The emergence of my nonverbal behavior always frightens me. When my ability to verbally communicate is swallowed, I feel powerless. Our world is not set up to facilitate nonverbal communication. This makes me feel like I’m at a dead end when I’m in a situation where I’ve lost my voice.
Sometimes, I’m not even aware that this has happened. I just stare stunned, nearly catatonic, blinking, perhaps nodding (if I’m lucky), otherwise, just like a puppet crafted without a mouth. The world moves around me and I feel like I’m standing still, the central axis pole of a merry-go-round with all the people and horses, music and lights bobbing up and down with carefree purpose around me. Sometimes I just watch in awe, oblivious to my nonparticipation. Other times, I feel like I’m my own statue in a wax museum, standing in a soundproof glass case around the action. The walls are sometimes a one-way mirror: I know people can see me, but they can’t hear me; or other times, I feel like I see everything but I’m concealed to the masses.

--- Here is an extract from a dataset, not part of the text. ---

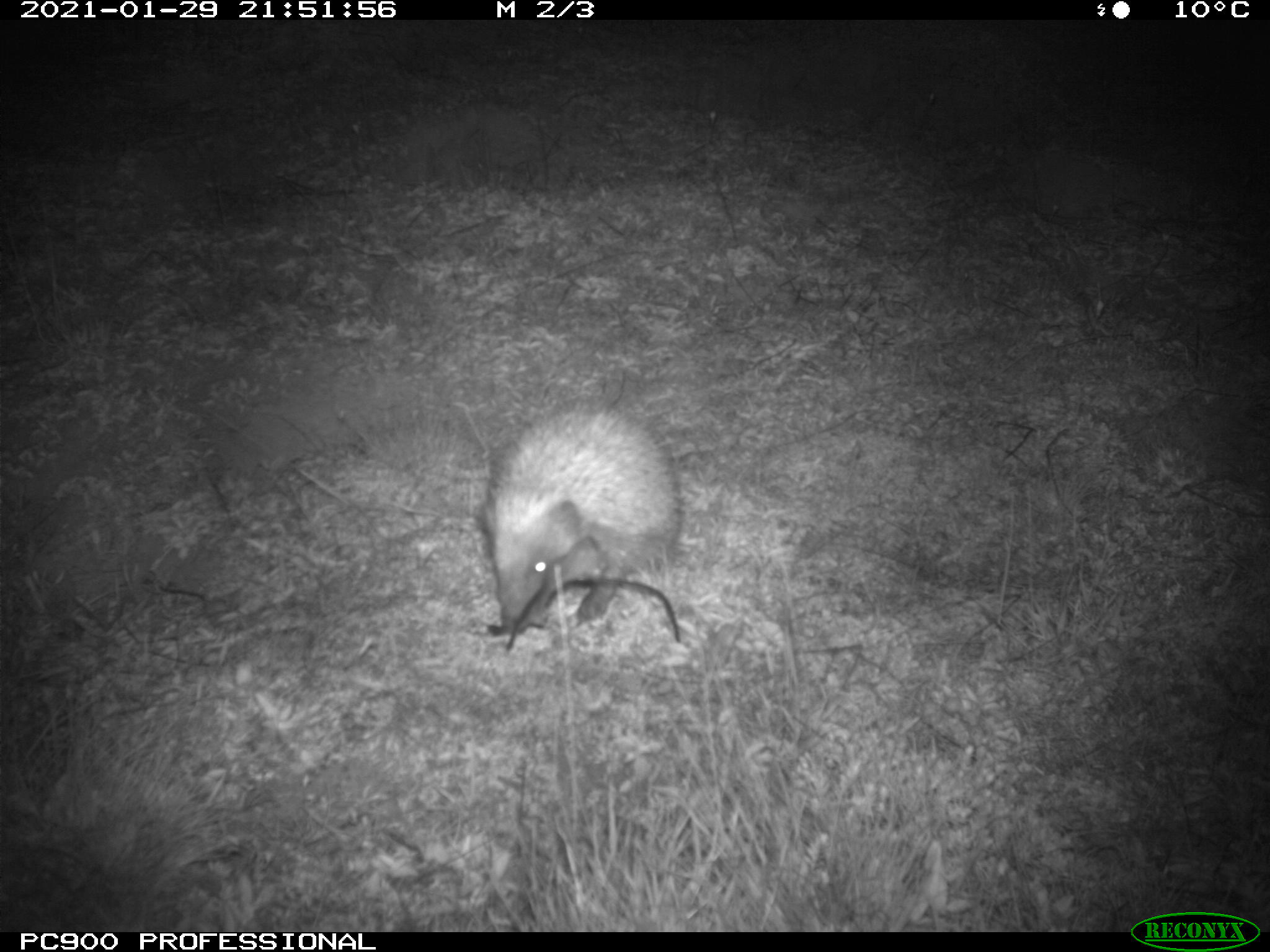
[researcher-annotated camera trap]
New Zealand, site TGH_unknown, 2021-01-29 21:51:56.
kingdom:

When I’m aware that I’m in a nonverbal spell, I feel like a scared child. I want to tuck myself into a ball and be carried away by a parent to safety. I want to be hugged and shielded. I become afraid that I will not stand up for what I want, or especially for what I need. Perhaps it’s my trauma background, but I sometimes get anxious that I’ll agree to things I don’t want to do. I’m not specifically referring to physical/trauma things, but less severe things that I still don’t want to do. It’s happened before: I’ve silently agreed to job offers, plans or commitments with others, giving people things that I didn’t want to part with, helping people in situations that seemed unsafe because they asked for help. A small shrug or nod “yes” seems to be a defense mechanism when I’m stunned or overwhelmed and can’t talk, even when I don’t want to agree. Thankfully, doctors usually have their patients’ best interests in mind, so that’s not typically an issue there, but I don’t get my medical questions answered, which usually sets my already-pervasive anxiety into a consuming tailspin! But like I said, I can’t take steps forward if I don’t even know they need to be taken, so this is a good starting place. I am now operating from a place of increased awareness of this issue so I can begin trying to navigate these aphasiac spells with a game plan that makes sense, which will hopefully instill some much-needed confidence to handle normal activities like medical appointments.